Görev listesi:
a - Yol hikâyesine göre anlatıcı Jönköping'den saat kaçta yola çıkmış?
b - Yol hikâyesinde geçen bütün yer adlarını sıralayın.

Alıntı metin:
10 Nisan 2010 Cumartesi

Bu da bir yol hikayesi olsun..





Seyahat tecrübe işidir diyenlere selam ederim. Tecrübeli insanın seyahat esnasında tongaya düşmesi daha kolaydır tezimi bir kez daha doğrulamış bulunuyorum. Bir haftalık Washington DC gezisi öncesi, iki gün Lund'da kuzenin yanında kalayım, onu Türkiye'den ziyarete gelen teyzeleri göreyim diye dün sabaha karşı 3.30 da yola çıktım Jönköping'den. elimdeki bilette Malmö duraklaması gözüküyordu ama hat numarası aynı olduğu için otobüs değiştirmeyeceğimizi düşündüm. Vurdum kafayı uyudum haliyle. Evvel'de son durağa kadar uyumuşluğum vardır Ankara Büyükşehrimin otobüslerinde, ama bunu ülke sınırı geçerek yaptığım için kendi rekorlarımı da egale etmiş oldum.

Öğeler:
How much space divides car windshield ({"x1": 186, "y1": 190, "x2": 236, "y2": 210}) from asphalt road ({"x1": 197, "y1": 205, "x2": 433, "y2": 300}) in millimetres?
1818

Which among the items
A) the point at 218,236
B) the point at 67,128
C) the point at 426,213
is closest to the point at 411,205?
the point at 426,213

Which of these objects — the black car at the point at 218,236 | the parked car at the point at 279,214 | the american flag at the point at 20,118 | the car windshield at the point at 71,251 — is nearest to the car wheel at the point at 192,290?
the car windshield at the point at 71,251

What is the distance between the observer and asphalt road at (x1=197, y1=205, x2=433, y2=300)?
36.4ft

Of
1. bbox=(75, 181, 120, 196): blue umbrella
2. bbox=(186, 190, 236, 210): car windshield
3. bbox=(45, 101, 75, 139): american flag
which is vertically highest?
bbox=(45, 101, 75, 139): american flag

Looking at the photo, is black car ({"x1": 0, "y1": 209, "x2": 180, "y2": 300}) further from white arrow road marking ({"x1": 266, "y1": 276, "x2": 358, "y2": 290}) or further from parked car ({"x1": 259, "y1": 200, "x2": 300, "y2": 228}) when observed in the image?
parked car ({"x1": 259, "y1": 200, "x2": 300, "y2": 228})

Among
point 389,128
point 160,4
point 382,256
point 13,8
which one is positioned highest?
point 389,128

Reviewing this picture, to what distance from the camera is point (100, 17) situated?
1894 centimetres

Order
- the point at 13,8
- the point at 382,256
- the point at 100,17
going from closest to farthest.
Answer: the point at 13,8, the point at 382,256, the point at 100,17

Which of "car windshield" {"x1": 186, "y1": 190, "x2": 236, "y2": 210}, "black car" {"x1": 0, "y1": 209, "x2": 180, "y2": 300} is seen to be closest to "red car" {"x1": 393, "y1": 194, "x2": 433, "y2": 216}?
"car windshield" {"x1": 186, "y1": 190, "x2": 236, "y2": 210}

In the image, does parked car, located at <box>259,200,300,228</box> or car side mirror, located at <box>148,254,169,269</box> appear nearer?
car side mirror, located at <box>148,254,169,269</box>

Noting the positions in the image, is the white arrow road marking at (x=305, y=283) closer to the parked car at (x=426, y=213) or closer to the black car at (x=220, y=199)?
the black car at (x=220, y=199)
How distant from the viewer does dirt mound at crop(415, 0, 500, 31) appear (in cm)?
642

Cevap anahtarı:
a - Sabaha karşı 3.30'da.

b - Washington DC, Lund, Türkiye, Jönköping, Malmö, Ankara